The EU: Brussels sells itself short

This article first appeared in Village magazine, July/August 2023 edition

There is a commonly cited statistic that 70% of domestic legislation originates in Brussels. Sometimes, the figure is 75%, or 80%.

It’s an odd statistic, not least because it is not clear how law might be quantified. Is it based on the number of acts, or directives, or regulations, issued each year? Or is there a brute force word count?

An inquiry to the Attorney General’s office was unhelpful. “The AG’s office has not conducted any study quantifying EU law,” the press office replied. They suggested contacting the Oireachtas press office. The Oireachtas press office had not responded to an inquiry at press time.European Union flags outside the Berlaymont building

The earliest use of the statistic seems to be a 1988 speech by Jacques Delors, discussing the Single European Act in the European Parliament. Delors stated “in ten years 80 per cent of the legislation related to economics, maybe also to taxes and social affairs, will be of Community origin”.

Delors’ prediction, a rhetorical flourish in a speech outlining future EU growth, morphed with each repetition, until it became conventional and unquestioned.

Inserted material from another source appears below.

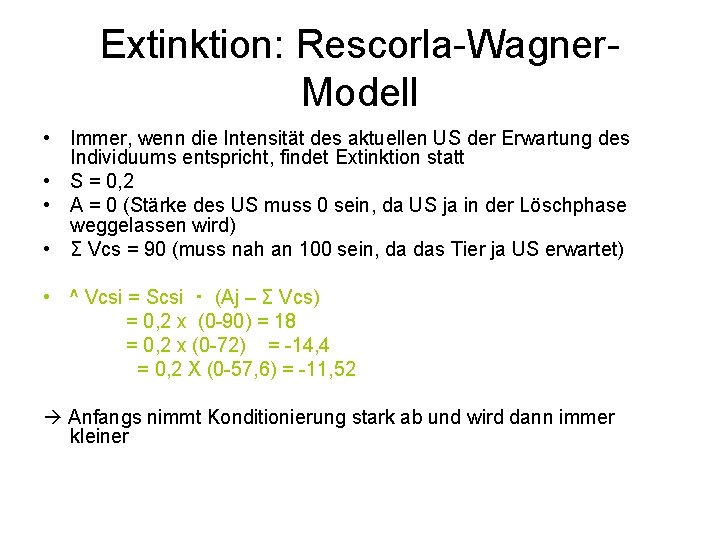 Extinktion: Rescorla-Wagner. Modell • Immer, wenn die Intensität des aktuellen US der Erwartung des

The statistic hang around because, for better or worse, everyone knows the EU has a deep impact. Whether it’s the coins in your pocket, consent pop-ups on every website, or uniform phone chargers, the EU makes a difference. But like the source of the 70% statistic, a lot of what the EU does is still obscure.

In an attempt to increase awareness, the European Parliament Press Office in Dublin organises regular trips to Brussels and Strasbourg for Irish journalists, to meet MEPs and Commission officials. The last such trip took place in late May 2023.

The journalists were a mix of national, regional, and sectoral publications, along with several freelancers. There were broadcasters from RTÉ, RnaG/TG4, local radio stations, national and regional print journalists, and scribes from the Currency and the Farmers Journal covering their specialist beats.

Meetings were arranged with most Irish MEPs, although three – Mick Wallace, Clare Daly and Luke Ming Flanagan – did not take part. Sinn Féin’s Chris McManus was delayed by a vote. However he did manage to catch up with most of the reporters before the end of business, and engaged in a quickfire round of one-to-one greetings with each journalist.

Much of the discussion concerned the topics at the top of the EU agenda at the time including the state surveillance, farming reform, wider environmental issues, and Ukraine.

But some of MEPs also took some time to address the meta topic of press coverage.

“I think it’s fair to say across all MEPs – trying to talk what happens here and in Strasbourg at home is often difficult to sell, so it’s great when we have journalists coming out,” said Maria Walsh (FG)..

“We produce 70% of the legislation. Leinster House produces 90% of the drama,” Sean Kelly quipped at one point.

The creation of EU law can be a cumbersome process, with a five year timetable for major proposals, the entire lifetime of a commission and parliament. This challenges the attention of journalists who work to schedules measured in days or weeks. A journalist’s attention rarely extends past the deadline.

Compounding the information deficit, there are few natural fits between EU constituencies and Irish media. National press and broadcasters cover the Dáil, and the provincial and regional outlets concentrate on their own areas, usually roughly matching Dail constituencies, county councils, or both.

Local media in Dublin are more interested in covering city and county councils in the capital than Brussels. In the other two constituencies, there is even less match. The sprawling Midlands–North-West in particular makes little sense as a unit.

While the Examiner has national aspirations, it’s heartland remains in Munster, and therefore the Ireland South constituency. The closest to a Midlands–North-West media outlet is iRadio, a youth oriented music radio station covering, roughly, the northern half of the country. Hardly the best place for in depth reporting on the latest issues from Berlaymont.

“What is now called Midlands Northwest includes Louth, which is neither in the midlands, nor in the north, nor in the west,” says Barry Andrews (FF). “Louth is in the same constituency as Killybegs, the Aran islands, Achill island. There is an issue here. And from a planning point of view, many of the people who work in Dublin live in the commuter belt.”

In a submission to the electoral commission, Andrews proposed a new constituency, incorporating the counties of Dublin, Louth, Meath and Kildare.

“I think there is a logic to it. There is no logic to Midlands–North-West,” he said.

Andrews suggests this constituency be named North East Leinster (presumably since that would be less controversial among commuter county denizens than “Greater Dublin”) though history buffs will note that its proposed extent maps almost exactly to the medieval Pale. It’s unlikely though that any MEP wants to be known as the representative of the Pale. Whether any beyond its boundaries would embrace the title of Wild Irish is a moot point left as an exercise for the reader.

What the proposal does do however is emphasise there are no “natural” or self -evident boundaries for EU constituencies, and getting the word out from Brussels will continue to be a challenge.